__Aufgaben__
- a) Fassen Sie den Text über das Passa in zwei Sätzen zusammen.
- b) Prüfen Sie anhand des Textes über das Passa, ob die folgenden Aussagen zutreffen, und belegen Sie jede Antwort mit einem wörtlichen Zitat:
(i) Die Israeliten durften das Haus vor dem Morgen verlassen.
(ii) Die Israeliten aßen das Passa am 15. Nisan.
(iii) Die Israeliten verließen Ägypten am 15.
- c) Beantworten Sie mithilfe des Textes über das Passa diese Fragen:
(i) In welchem Kapitel findet sich die Basis für Jesu Halten des Passas?
(ii) Bis zu welchem Tag sollten die Israeliten die Lämmer aufbewahren?
(iii) Worauf bereiteten sich die Israeliten am folgenden Tage vor?

__Dokument__
Die Basis für Jesu Halten des Passas am Abend zum Beginn des 14. Nisan finden wir in 2. Mose 12. Dort lesen wir, dass die Israeliten die Lämmer bis zum 14. aufbewahren und sie dann „gegen Abend“ (Vers 6) schlachten sollten und dann bis zum Morgen das Haus nicht verlassen durften (Vers 22). Am folgenden Tage bereiteten sie sich auf ihren Aufbruch aus Ägypten vor und verließen es am 15. (vergleiche 2. Mose 13, 3-4. 7 und 3. Mose 23, 6). Sie aßen das Passa nicht am 15. Nisan. Jesus folgte also dem originalen Muster nach 2. Mose.

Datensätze
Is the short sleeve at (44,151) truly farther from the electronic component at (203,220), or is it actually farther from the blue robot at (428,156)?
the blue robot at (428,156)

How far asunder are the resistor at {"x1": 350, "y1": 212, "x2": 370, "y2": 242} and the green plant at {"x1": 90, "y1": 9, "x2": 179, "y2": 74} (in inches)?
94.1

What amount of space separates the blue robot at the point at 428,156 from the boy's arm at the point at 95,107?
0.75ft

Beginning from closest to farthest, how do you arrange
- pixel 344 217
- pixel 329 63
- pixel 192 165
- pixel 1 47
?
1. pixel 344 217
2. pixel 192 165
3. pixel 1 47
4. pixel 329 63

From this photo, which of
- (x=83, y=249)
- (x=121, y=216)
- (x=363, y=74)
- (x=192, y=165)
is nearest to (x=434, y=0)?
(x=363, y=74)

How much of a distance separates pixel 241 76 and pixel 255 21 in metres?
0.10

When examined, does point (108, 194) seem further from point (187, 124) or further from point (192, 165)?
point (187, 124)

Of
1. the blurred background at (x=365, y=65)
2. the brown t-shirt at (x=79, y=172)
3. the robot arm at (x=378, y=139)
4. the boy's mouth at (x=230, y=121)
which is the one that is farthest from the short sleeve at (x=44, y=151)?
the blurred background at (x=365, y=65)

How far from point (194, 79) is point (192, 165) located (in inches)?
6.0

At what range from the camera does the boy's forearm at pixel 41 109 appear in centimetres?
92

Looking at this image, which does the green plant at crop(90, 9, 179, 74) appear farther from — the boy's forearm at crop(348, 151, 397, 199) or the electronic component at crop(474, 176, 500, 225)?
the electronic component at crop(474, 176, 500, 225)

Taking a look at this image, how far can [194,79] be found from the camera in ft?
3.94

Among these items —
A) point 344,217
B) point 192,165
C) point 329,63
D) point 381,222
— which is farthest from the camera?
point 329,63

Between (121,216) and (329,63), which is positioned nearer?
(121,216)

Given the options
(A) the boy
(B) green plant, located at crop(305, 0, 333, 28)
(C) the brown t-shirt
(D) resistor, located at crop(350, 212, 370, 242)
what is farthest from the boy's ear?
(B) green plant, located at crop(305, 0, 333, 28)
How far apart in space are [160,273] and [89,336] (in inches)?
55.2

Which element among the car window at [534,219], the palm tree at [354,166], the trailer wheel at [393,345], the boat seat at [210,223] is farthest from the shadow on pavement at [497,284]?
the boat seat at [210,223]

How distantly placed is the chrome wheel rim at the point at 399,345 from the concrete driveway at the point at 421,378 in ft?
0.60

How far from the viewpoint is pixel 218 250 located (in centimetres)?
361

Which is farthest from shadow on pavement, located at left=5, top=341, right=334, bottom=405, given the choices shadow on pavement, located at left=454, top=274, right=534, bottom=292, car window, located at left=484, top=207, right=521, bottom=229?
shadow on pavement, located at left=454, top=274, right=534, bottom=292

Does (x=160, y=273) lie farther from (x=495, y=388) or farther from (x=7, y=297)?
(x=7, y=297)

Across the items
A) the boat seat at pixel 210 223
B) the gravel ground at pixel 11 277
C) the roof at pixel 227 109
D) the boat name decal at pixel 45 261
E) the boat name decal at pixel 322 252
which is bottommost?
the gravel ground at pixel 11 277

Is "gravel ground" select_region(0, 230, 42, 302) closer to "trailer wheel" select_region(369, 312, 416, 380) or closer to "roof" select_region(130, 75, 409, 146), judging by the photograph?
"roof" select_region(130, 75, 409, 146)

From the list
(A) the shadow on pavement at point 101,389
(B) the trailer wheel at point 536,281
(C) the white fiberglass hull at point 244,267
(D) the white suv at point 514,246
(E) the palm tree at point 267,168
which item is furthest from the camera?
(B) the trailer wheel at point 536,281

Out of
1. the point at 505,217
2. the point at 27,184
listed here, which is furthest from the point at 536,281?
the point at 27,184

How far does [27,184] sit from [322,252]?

__Lösungen__
- a) Nach 2. Mose 12 sollten die Israeliten die Lämmer bis zum 14. aufbewahren, sie gegen Abend schlachten und bis zum Morgen das Haus nicht verlassen, bevor sie am 15. aus Ägypten auszogen, ohne an diesem Tag das Passa zu essen. Jesus hielt das Passa am Abend zum Beginn des 14. Nisan und folgte damit dem originalen Muster nach 2. Mose.

- b)
(i) Nein: „bis zum Morgen das Haus nicht verlassen durften“
(ii) Nein: „Sie aßen das Passa nicht am 15. Nisan.“
(iii) Ja: „verließen es am 15.“

- c)
(i) In 2. Mose 12.
(ii) Bis zum 14.
(iii) Auf ihren Aufbruch aus Ägypten.